The above numbers are all theoretical limits. In practice, you will likely run into some severe performance issues long before you get to those sizes. Some of the factors to consider here are:
• | File system performance on large files. All file systems slow down (quite substantially) when dealing with very large files, because of the need to employ some kind of hierarchical pointer structure in order to locate the physical disk block associated with a particular logical position in the file. The details may vary between file system types, but I have not been able to locate a definitive reference to which file system(s) are the best for such large files. |
• | Cache efficiency falls dramatically with such large files, because the nature of ISAM leads to random jumps all over the file. Other than the first couple of levels of the index, the rest of the accesses in both the index and data files is likely to uniformly spread, meaning that the cache efficiency will not be much better than the raw ratio of the amount of cache memory available to the size of the files. |
• | Because of the cache problem, you quickly run up against the raw random access performance of the disk drive.
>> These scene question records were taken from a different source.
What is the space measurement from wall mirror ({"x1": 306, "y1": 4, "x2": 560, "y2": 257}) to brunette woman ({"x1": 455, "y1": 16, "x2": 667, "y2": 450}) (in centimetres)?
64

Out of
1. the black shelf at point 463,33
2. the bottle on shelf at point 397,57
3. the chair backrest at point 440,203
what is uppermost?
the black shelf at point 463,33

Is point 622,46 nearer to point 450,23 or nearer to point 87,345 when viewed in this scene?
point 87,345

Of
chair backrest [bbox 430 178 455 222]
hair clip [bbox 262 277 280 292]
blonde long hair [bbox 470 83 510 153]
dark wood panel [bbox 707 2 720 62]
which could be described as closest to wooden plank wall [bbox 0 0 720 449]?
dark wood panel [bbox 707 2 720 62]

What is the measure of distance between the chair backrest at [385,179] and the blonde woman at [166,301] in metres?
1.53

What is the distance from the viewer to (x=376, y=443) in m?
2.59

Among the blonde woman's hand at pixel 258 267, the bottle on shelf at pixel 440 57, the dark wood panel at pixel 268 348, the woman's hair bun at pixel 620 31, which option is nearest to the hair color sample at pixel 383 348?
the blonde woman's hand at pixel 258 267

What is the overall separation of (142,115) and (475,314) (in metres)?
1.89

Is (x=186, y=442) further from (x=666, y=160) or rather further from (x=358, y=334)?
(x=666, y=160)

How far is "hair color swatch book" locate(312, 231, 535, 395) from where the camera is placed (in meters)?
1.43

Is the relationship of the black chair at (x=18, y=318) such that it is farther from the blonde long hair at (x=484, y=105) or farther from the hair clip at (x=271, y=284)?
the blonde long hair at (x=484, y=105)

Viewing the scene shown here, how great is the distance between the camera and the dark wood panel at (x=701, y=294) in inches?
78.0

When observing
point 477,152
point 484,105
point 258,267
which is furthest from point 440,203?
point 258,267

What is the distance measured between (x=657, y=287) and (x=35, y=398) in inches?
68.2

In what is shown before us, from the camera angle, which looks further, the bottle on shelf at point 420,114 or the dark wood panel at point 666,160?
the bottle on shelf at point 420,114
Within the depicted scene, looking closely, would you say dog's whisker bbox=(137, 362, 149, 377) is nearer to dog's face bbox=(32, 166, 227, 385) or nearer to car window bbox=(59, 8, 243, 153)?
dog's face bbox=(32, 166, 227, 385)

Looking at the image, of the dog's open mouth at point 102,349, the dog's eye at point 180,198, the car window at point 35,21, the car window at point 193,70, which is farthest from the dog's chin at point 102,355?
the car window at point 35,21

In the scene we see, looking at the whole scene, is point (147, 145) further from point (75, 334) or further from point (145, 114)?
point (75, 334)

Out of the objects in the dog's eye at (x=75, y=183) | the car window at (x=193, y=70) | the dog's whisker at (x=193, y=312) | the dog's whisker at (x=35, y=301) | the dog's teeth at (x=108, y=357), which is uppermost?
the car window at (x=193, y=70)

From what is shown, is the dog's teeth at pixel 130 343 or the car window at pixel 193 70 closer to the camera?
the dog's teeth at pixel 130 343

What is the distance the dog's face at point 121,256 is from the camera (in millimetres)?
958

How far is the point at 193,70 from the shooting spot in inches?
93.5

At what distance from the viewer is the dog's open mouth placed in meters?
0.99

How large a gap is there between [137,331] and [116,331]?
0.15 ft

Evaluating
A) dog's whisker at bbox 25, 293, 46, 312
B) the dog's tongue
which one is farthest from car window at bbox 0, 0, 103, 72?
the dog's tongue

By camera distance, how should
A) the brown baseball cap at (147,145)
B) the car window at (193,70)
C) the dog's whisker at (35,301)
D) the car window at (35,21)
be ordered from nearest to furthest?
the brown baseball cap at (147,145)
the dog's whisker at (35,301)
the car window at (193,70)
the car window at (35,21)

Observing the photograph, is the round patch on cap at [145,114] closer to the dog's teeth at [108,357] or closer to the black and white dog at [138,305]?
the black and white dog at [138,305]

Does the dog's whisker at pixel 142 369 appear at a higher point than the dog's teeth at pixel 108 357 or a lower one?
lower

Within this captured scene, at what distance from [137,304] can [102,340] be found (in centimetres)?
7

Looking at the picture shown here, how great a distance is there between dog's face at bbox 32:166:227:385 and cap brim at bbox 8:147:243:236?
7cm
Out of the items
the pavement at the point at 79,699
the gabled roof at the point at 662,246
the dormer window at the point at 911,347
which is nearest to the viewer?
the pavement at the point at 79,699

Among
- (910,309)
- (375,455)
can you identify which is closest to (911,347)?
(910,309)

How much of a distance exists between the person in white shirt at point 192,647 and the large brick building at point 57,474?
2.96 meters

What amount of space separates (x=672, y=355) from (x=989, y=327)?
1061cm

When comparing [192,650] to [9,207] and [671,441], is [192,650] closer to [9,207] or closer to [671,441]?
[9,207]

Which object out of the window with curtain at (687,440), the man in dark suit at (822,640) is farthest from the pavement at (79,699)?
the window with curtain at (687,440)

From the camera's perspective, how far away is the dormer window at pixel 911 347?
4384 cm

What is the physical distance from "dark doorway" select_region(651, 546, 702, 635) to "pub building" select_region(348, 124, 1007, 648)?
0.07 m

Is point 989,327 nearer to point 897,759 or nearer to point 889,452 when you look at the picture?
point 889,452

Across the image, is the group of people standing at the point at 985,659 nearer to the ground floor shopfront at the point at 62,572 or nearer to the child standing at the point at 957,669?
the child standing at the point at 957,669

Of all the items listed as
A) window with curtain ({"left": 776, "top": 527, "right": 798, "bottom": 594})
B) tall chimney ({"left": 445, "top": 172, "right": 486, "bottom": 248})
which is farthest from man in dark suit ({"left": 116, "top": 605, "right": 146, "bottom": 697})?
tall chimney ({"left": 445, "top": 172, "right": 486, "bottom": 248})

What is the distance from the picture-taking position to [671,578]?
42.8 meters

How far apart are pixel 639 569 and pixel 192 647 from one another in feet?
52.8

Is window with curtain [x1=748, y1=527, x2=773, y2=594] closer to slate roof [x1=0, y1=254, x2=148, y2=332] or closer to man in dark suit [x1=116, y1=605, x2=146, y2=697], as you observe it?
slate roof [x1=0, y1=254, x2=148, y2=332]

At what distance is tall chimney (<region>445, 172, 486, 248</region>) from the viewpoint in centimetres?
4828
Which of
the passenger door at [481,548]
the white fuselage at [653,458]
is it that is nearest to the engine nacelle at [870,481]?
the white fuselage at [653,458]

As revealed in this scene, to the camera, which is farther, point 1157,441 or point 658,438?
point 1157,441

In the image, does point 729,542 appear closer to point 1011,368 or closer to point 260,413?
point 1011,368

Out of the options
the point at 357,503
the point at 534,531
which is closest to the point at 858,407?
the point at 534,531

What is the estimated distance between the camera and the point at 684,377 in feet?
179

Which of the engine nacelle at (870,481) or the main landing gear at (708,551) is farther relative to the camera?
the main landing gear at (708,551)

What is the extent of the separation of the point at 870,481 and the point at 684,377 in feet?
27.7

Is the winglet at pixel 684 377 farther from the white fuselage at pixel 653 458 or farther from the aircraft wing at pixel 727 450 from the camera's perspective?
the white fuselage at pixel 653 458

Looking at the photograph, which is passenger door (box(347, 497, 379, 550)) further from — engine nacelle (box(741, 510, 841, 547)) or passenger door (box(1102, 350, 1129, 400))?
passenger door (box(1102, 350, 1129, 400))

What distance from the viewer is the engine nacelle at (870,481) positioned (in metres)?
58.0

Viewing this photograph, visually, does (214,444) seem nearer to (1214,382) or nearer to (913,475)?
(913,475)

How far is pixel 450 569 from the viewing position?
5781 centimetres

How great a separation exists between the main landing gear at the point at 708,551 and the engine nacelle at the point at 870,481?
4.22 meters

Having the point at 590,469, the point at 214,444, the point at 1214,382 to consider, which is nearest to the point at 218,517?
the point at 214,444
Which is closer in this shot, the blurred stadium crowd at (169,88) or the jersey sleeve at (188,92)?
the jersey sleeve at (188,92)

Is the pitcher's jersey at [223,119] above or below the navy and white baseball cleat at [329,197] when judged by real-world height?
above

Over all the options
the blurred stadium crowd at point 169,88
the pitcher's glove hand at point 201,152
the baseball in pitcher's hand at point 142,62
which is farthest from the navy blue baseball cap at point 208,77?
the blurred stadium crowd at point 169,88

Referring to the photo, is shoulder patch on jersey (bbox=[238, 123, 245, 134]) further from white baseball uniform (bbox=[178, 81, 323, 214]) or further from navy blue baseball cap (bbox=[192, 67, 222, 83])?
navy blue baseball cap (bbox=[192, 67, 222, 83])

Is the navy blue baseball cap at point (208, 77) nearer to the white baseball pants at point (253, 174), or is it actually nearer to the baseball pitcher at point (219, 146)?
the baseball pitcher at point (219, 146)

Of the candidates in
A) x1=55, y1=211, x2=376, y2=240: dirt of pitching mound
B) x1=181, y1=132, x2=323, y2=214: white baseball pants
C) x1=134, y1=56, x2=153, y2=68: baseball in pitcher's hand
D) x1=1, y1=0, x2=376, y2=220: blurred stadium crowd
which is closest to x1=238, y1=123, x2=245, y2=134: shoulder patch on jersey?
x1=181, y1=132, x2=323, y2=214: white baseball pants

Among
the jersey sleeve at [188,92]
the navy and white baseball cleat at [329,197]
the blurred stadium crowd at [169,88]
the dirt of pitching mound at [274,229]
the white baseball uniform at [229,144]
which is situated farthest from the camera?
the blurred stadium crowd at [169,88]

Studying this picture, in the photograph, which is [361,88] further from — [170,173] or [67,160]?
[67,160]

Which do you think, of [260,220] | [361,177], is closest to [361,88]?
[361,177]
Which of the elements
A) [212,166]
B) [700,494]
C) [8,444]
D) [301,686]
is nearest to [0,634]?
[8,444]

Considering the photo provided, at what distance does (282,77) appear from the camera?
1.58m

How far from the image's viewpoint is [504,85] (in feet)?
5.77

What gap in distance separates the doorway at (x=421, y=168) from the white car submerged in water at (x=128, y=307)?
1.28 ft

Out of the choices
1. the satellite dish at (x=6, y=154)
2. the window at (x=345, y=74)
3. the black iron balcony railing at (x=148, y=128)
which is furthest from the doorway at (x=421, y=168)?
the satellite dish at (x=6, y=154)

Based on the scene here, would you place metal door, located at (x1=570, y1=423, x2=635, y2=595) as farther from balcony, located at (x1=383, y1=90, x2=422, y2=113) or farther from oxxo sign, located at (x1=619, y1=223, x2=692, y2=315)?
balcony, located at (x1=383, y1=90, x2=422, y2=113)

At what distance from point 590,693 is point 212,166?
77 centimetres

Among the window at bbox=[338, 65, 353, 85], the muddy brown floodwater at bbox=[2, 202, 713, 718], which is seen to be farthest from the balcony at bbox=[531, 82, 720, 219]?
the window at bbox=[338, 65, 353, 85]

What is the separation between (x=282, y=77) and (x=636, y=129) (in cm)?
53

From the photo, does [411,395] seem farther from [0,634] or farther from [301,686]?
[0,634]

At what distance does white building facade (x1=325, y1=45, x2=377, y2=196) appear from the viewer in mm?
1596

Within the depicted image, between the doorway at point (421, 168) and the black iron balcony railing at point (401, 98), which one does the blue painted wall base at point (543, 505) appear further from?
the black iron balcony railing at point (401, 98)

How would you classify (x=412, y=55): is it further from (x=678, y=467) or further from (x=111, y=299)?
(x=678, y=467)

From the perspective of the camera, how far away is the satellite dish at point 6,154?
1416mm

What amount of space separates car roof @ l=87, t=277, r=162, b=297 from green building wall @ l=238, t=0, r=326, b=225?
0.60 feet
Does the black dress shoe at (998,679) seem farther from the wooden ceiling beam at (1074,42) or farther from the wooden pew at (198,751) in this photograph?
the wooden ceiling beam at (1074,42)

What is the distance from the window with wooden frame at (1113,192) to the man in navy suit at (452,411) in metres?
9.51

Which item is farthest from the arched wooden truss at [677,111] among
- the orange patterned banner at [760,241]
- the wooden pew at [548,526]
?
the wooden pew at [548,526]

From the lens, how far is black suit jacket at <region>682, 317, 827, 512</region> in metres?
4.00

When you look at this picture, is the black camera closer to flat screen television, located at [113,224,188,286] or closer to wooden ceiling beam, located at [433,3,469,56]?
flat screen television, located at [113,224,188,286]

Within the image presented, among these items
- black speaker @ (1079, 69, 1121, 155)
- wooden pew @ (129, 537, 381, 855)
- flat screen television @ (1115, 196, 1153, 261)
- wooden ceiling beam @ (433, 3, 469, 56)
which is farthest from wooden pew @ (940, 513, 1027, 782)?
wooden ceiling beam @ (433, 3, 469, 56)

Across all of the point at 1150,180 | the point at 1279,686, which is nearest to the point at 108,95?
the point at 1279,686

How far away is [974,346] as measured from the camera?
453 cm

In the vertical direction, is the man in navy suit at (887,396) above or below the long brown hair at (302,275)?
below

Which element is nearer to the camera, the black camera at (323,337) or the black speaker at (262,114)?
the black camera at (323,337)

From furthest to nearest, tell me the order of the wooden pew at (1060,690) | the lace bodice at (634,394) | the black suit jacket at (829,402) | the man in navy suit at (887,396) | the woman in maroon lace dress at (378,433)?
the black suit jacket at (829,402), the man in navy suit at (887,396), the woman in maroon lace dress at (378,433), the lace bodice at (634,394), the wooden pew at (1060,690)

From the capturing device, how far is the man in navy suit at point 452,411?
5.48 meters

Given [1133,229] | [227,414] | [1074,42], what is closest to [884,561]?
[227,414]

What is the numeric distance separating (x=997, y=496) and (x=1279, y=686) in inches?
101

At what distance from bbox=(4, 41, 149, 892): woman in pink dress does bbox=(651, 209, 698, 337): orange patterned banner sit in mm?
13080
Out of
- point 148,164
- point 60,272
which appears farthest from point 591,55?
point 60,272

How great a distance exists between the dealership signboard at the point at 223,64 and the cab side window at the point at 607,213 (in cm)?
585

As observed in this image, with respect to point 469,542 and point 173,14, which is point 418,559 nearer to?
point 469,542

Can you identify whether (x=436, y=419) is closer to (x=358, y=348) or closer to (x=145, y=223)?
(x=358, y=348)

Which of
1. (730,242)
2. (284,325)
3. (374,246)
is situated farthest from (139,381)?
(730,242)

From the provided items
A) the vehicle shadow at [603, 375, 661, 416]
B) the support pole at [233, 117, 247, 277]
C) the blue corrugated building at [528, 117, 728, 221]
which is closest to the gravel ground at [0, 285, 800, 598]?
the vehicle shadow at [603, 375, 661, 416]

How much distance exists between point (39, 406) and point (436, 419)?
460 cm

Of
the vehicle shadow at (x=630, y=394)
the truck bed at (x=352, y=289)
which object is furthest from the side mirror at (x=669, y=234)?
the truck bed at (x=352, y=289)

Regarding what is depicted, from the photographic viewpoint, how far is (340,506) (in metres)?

With a typical 7200 RPM drive offering 8 ms average seek time, your total time to read a random record is going to be 8 ms (seek) + 4 ms (latency) = 12 ms, or about 85 reads or writes per second (not counting transfer times, scheduling delays, etc.) So, if you wanted to scan a billion record file in index order, even if the index accesses are totally cached, each data read will probably require a seek, and thus it would take over 3000 hours! Operations requiring random index seeks, such as lookups, adds, and deletes, would be considerably slower still. |
Obviously you would want to go with the fastest possible drives (15K RPM and 6 ms average access would cut the overall access time by 1/3) and as much RAM as you can possibly get. Also, splitting the index and data across two drives would help considerably.
But the biggest help would come from restructuring your data to reduce the size of any individual file. Within reason, you'll get much better performance by having more, smaller files.
For example, even though it might not be that elegant, if you had a transaction history file with 120 million records, you would probably get better performance by splitting it into 12 files of 10 million records each (one file per month).